:: REQUEST ::
Repeat, word for word, everything in the piece on Kenya's State of the Nation address from "Earlier in March, the" down to "last two years.".

:: TEXT SECTION ::
***

7th May 2018
This week, Kenyan president Uhuru Kenyatta delivered the annual State of the Nation address to Parliament.
While nothing much really comes from such addresses, one thing stood out this time round and this is what the president said: “If there was anything I said last year that hurt or wounded you, if I damaged the unity of this country in any way, I ask you to forgive me, and to join me in repairing that harm.”
In a fragile country like ours and coming just months after a gruesome political season that lasted almost an entire year, this statement is loaded with meaning and significance.
Earlier in March, the president met his fiercest political rival and former Prime Minister Raila Odinga - who had accused Uhuru of stealing his election victory three times – and declared that they had buried the hatchet.
While loaded with political undertones and speculation – and we really don’t know how long the truce will last - the two declarations by the president and the public display of affection between he and Mr. Odinga have significantly brought political calm and raised positive sentiments across the economy. Today, if a survey on business confidence was to be conducted here, it would most likely be at the highest level in the last two years.

***

:: DATA EXTRACT ::
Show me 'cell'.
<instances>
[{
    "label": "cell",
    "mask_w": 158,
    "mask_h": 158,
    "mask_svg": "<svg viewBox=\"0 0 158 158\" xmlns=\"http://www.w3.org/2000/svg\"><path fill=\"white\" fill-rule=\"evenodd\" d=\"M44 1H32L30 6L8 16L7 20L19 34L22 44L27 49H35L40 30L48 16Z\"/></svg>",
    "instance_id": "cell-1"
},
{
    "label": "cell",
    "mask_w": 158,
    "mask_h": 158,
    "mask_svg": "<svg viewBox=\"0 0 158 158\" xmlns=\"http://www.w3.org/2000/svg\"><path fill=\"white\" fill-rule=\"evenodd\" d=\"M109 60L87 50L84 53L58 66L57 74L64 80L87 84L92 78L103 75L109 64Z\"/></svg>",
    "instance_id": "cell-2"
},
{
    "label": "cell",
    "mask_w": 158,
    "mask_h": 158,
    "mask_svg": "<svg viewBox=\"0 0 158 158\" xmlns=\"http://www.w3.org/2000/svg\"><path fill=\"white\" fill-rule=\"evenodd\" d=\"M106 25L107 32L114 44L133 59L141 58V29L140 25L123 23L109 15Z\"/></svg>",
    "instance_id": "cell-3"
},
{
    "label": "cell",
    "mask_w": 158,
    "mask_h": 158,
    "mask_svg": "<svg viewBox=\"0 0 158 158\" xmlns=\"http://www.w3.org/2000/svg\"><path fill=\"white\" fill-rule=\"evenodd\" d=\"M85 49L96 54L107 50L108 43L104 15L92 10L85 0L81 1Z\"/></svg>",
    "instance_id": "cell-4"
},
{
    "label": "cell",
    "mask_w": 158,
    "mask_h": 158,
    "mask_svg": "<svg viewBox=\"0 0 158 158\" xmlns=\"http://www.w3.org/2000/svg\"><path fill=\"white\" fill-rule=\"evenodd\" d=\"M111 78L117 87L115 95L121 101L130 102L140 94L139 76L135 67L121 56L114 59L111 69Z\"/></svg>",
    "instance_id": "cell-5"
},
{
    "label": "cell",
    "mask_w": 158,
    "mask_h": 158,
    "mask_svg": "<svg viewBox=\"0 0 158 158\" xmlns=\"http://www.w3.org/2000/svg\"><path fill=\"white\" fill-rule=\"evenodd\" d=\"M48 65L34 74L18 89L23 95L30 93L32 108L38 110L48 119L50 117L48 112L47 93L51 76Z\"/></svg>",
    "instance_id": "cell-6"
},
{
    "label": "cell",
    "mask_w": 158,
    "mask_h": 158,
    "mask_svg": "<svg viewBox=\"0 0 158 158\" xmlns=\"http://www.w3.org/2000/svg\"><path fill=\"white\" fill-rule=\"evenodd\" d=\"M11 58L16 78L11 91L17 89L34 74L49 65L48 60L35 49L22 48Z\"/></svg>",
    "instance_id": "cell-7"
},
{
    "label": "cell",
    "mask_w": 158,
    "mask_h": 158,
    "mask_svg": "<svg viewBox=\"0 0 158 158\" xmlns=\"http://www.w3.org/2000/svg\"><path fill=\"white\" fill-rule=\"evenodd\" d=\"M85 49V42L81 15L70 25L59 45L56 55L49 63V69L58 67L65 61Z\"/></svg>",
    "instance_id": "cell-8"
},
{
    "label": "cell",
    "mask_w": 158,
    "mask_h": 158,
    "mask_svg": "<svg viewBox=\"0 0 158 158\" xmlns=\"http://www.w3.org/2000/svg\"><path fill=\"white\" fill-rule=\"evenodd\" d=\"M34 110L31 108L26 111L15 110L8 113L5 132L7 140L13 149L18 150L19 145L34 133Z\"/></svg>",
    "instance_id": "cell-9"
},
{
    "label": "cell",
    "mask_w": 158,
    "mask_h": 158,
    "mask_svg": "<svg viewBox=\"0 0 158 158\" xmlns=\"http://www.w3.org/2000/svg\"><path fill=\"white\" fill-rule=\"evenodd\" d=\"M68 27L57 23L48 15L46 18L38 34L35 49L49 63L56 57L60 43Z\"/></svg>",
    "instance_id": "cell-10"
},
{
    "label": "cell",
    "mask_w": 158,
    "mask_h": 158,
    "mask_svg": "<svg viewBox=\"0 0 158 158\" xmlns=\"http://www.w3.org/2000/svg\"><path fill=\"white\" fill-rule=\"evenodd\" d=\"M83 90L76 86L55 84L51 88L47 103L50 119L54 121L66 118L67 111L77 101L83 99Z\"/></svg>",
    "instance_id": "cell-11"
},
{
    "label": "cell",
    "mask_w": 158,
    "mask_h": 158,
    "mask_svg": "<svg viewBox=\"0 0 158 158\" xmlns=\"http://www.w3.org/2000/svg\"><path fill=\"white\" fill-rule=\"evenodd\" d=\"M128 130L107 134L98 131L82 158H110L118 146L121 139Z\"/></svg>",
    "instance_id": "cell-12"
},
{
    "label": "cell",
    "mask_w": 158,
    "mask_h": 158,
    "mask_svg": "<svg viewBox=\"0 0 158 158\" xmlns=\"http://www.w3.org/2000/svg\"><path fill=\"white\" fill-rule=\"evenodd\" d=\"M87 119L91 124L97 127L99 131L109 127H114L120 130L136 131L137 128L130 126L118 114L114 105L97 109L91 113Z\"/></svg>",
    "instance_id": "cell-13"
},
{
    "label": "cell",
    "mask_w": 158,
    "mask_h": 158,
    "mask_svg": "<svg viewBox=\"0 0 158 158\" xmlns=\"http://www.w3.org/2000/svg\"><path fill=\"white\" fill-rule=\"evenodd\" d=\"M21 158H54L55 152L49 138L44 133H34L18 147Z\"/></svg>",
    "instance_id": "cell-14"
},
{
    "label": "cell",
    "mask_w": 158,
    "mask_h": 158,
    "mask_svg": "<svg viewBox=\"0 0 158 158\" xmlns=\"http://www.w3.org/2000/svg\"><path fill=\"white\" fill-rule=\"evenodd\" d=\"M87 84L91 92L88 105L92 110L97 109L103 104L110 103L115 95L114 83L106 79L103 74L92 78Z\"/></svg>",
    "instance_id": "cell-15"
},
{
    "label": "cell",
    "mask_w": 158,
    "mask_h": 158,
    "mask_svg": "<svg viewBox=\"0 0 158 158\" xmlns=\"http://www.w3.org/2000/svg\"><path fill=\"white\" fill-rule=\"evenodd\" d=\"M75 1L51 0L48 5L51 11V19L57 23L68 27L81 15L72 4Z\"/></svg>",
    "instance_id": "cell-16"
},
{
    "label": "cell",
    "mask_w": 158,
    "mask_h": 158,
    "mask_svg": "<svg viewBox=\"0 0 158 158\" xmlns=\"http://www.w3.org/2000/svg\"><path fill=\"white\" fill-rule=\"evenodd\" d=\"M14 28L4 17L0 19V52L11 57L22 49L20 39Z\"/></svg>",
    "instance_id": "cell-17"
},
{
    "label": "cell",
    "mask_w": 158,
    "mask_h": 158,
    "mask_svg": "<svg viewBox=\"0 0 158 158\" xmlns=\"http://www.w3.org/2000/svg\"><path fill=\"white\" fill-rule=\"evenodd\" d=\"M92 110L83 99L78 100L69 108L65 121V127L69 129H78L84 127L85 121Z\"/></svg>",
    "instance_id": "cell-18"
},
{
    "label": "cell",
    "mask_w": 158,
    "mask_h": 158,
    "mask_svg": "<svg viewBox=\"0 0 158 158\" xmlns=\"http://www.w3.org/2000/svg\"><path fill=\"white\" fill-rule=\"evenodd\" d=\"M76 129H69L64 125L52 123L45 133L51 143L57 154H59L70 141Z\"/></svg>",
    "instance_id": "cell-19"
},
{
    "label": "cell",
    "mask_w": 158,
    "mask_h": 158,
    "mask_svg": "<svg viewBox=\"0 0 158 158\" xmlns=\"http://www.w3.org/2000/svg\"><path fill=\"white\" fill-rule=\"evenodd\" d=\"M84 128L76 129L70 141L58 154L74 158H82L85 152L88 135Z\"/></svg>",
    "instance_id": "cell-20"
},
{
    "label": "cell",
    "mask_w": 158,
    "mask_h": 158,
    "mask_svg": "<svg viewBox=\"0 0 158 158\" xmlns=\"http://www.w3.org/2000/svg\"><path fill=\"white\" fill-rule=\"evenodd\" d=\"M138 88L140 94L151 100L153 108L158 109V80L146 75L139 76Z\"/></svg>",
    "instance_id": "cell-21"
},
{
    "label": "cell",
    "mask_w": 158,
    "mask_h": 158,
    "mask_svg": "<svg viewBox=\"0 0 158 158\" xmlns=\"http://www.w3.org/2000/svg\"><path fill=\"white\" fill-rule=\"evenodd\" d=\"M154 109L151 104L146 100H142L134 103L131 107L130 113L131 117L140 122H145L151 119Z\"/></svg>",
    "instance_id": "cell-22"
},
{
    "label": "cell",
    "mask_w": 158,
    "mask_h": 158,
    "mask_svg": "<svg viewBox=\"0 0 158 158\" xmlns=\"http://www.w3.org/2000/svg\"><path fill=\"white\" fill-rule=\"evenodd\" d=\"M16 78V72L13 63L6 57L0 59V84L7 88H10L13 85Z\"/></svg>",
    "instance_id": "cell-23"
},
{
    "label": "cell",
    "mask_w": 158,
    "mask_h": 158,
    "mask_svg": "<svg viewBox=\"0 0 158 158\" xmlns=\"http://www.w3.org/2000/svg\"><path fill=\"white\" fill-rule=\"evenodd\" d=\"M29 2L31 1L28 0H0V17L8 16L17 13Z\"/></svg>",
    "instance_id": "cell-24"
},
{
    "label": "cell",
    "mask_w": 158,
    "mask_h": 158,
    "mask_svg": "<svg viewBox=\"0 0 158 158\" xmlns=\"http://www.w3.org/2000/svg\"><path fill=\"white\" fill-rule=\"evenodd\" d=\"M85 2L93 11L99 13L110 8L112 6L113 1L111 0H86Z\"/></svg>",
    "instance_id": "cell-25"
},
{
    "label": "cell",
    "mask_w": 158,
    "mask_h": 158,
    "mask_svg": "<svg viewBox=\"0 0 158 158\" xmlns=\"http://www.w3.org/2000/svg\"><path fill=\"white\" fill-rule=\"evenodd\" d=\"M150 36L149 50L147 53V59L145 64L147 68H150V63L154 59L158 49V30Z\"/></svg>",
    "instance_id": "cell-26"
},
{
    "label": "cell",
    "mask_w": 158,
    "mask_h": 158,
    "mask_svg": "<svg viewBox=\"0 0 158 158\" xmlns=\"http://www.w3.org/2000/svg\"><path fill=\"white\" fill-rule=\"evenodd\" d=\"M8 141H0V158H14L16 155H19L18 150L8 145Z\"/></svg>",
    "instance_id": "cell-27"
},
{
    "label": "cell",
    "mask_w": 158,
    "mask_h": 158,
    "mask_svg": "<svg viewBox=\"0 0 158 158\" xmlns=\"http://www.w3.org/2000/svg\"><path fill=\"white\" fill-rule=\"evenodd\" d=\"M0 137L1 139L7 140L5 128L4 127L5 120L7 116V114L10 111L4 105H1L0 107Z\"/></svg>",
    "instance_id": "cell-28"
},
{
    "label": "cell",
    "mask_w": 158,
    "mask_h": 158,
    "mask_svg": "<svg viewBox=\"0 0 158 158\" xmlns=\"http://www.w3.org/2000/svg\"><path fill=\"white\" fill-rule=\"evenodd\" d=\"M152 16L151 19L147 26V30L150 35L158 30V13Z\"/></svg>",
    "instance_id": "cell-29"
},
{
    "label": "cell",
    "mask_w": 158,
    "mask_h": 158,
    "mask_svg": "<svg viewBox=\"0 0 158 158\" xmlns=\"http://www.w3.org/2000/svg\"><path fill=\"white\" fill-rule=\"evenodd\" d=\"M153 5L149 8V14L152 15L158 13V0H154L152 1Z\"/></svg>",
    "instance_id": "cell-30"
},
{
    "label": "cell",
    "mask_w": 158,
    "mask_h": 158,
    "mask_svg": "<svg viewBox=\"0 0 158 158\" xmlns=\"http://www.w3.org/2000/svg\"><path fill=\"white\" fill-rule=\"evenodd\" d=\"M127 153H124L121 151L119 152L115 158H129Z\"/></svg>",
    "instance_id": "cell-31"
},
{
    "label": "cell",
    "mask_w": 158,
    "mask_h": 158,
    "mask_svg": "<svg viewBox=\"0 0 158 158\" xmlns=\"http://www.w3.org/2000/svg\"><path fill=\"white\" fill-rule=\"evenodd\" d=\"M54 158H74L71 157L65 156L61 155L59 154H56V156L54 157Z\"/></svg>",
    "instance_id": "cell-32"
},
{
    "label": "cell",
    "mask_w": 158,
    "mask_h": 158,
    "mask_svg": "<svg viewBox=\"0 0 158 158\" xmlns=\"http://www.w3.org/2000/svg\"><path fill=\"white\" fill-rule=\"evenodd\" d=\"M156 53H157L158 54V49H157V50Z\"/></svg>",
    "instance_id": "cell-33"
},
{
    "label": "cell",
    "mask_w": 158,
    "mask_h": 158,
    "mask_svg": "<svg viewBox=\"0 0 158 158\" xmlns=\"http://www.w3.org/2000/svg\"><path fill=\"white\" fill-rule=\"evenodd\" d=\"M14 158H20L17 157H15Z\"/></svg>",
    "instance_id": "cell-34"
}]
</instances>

***

:: EXERCISE ANSWER ::
Earlier in March, the president met his fiercest political rival and former Prime Minister Raila Odinga - who had accused Uhuru of stealing his election victory three times – and declared that they had buried the hatchet.
While loaded with political undertones and speculation – and we really don’t know how long the truce will last - the two declarations by the president and the public display of affection between he and Mr. Odinga have significantly brought political calm and raised positive sentiments across the economy. Today, if a survey on business confidence was to be conducted here, it would most likely be at the highest level in the last two years.